Traduisez en anglais cette phrase tirée de l'extrait sur la chasse aux sorcières : "La chasse aux sorcières est un mouvement de « purification sociale » qui cible des personnes faibles : femmes seules, femmes âgées."

EXTRAIT DE LA PAGE -

· · · · · · ·

Ces femmes dites sorcières ont été des boucs émissaires et des victimes. On les a diffamées pour pouvoir ensuite les violenter légalement. Elles n’ont rien fait, ni même les choses dont elles étaient accusées, elles ont été constituées comme l’ennemi intérieur, créé de toutes pièces. La violence est le but, la création culturelle de la sorcière, de ce nouvel ennemi est le moyen qui la sous-tend, mais c’est une violence contrôlée par la loi des laïcs.

La chasse aux sorcières est un mouvement de « purification sociale » qui cible des personnes faibles : femmes seules, femmes âgées. Ce mouvement est concomitant à des périodes de grands troubles politiques et religieux en Europe : avènement du protestantisme, Guerres de religion en France, Guerre de Trente ans, retour de fortes pestes, etc. Ces désordres suggèrent des épurations du corps social (la saignée comme remède) dont les femmes sorcièrisées font les frais tout au long de l’époque moderne, principalement dans les pays les plus touchés par ces troubles : le Saint-Empire Romain Germanique, la France et dans une moindre mesure l’Angleterre. En France, la montée en puissance d’une nouvelle classe d’officier civil (la noblesse de robe) spécialisée dans les questions légales n’y est certainement pas étranger. Cette nouvelle classe qui peine encore à donner légitimité à son existence en dehors des questions financières des offices trouve sa raison-d’être en l’inventant : la mission de purger un ennemi intérieur créé ad hoc. On peut d’ailleurs juger d’un conflit entre les juridictions laïques et religieuses puisque contrairement à certaines représentations typiques, l’inquisition a plutôt été une force de retenue. Les pays où elle était forte (Italie, Espagne) n’ont pas connu de chasses aux sorcières aussi virulentes qu’en France.

· · · · · · ·

DONNÉES RECUEILLIES -

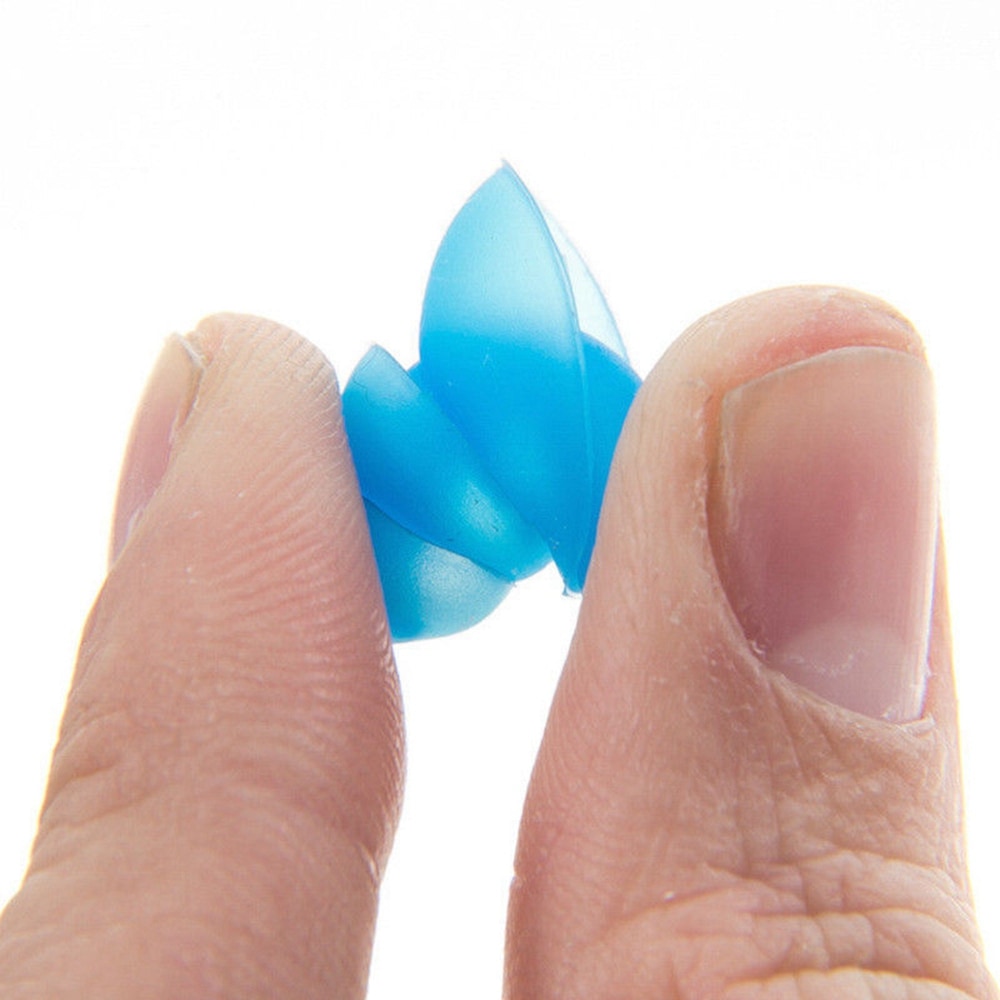 Waterproof Nose Clip Earplug Set for Surf Diving Swimming- Dodger Blue Waterproof Nose Clip Earplug Set for Surf Diving Swimming- Dodger Blue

· · · · · · ·

CORRIGÉ -
The witch hunt is a movement of "social purification" that targets weak people: women on their own, elderly women.